There is a growing sense that this tournament belongs to Bellingham in the way earlier World Cups became defined by a single Englishman: Paul Gascoigne’s swagger in 1990, Michael Owen’s teenage breakthrough in 1998, or Kane’s Golden Boot triumph in 2018. What sets Bellingham apart is a rare blend of technical craft and sheer force of will, a quality some now compare to Steven Gerrard’s old habit of single-handedly dragging his country through matches, albeit with the World Cup end product that always eluded Gerrard.
His rise has not been without turbulence. Left out of an England squad as recently as last year following a public falling out with Tuchel, and facing genuine competition for his starting spot from boyhood friend Morgan Rogers before the tournament began, Bellingham has answered every question asked of him since the opening game against Croatia. There have been moments of frustration and combustibility along the way, including a heated reaction after losing possession in Mexico City, but nothing that has tipped into indiscipline. Team-mates and coaches alike point to a maturity now underpinning the talent, with Bellingham as likely to be found offering a pep talk to a struggling defender as celebrating his own goals.

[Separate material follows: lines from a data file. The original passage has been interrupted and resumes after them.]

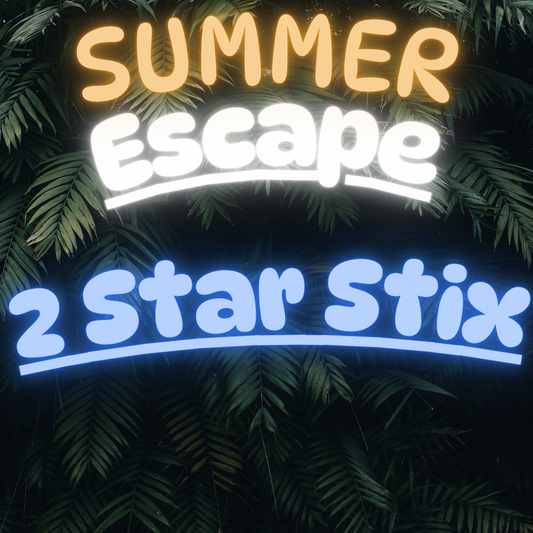 Summer Escape! 2 STAR STICKER⭐⭐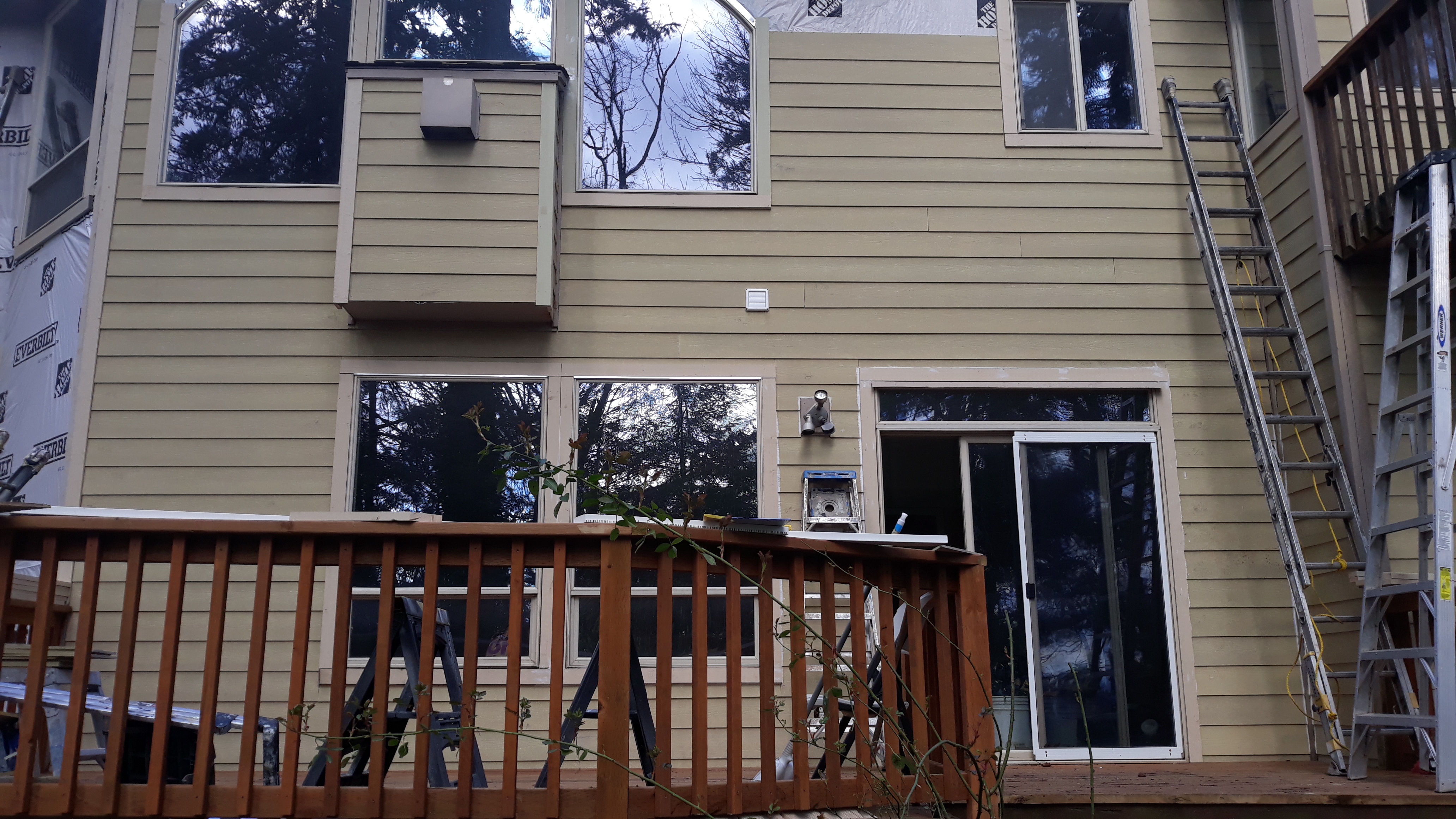 Happy Valley Siding Project Gallery Image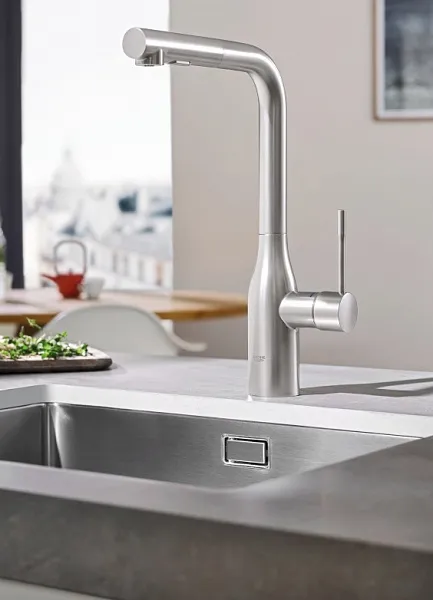 Cмеситель Grohe Essence New 30270DC0 для кухонной мойки фото 2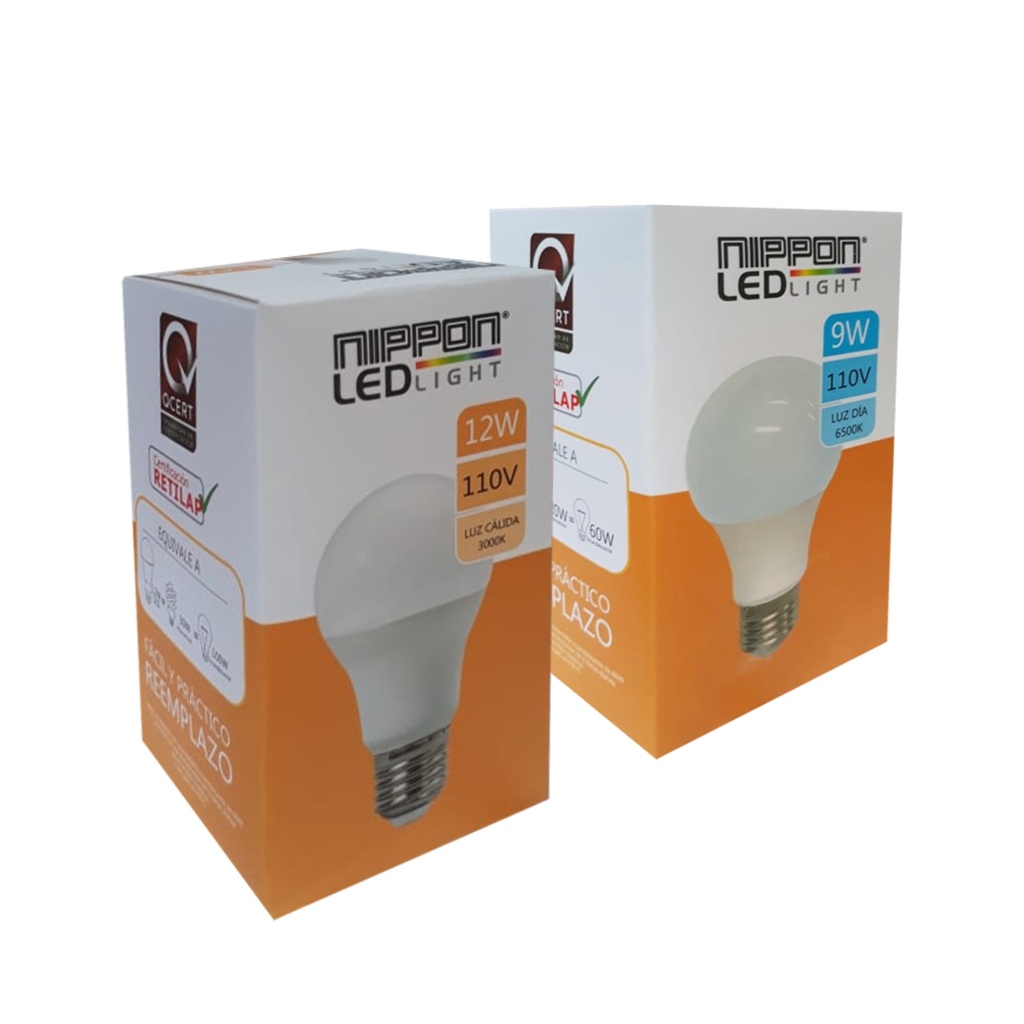 Foco Led A60 110V E27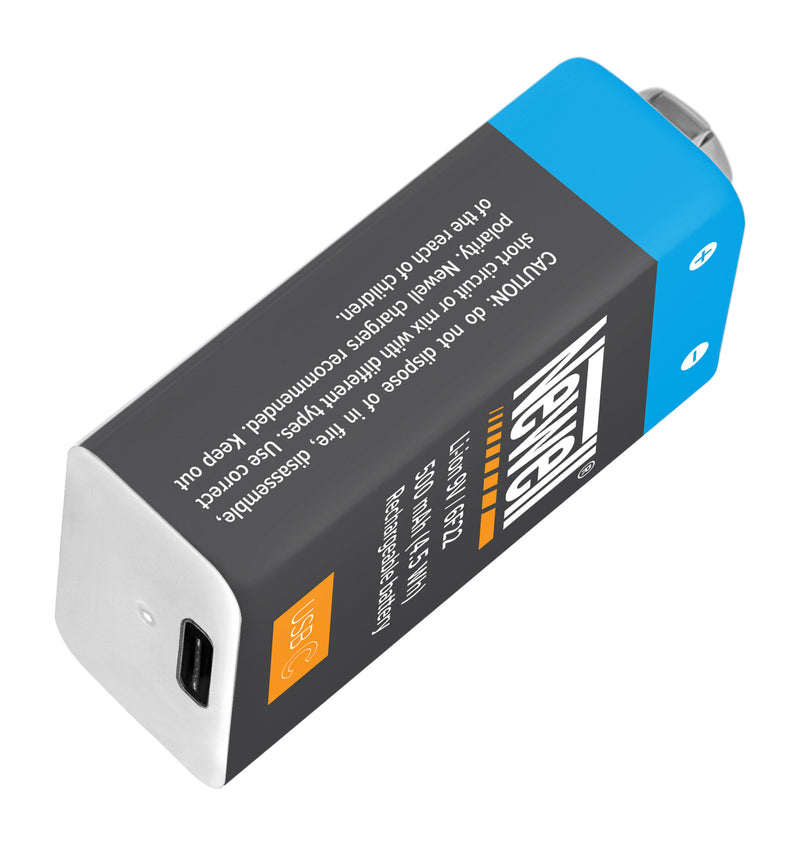 Newell 9V USB-C 500 mAh Rechargeable Battery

What lies ahead may prove to be the sternest test yet of that growing reputation. England face Argentina in Atlanta on Thursday, a meeting that will pit Bellingham directly against Messi in a duel likely to shape which side reaches the final to face France or Spain. Messi, at 39 and playing in what is widely assumed to be his last World Cup, arrives with eight goals of his own and the experience of already lifting the trophy in Qatar. Bellingham, by contrast, is still writing his own World Cup story, one increasingly filled with rescue acts, moments of individual brilliance and a nation growing more convinced with every match that he might be the one to finally end a wait stretching back to 1966.
Whatever unfolds in Atlanta, England’s players have made clear that winning ugly suits them fine if it keeps this run alive. For a team that has looked ragged for long stretches of this tournament, having a player capable of bending matches to his will, again and again, may prove to be the difference between an admirable run and a genuine shot at the trophy.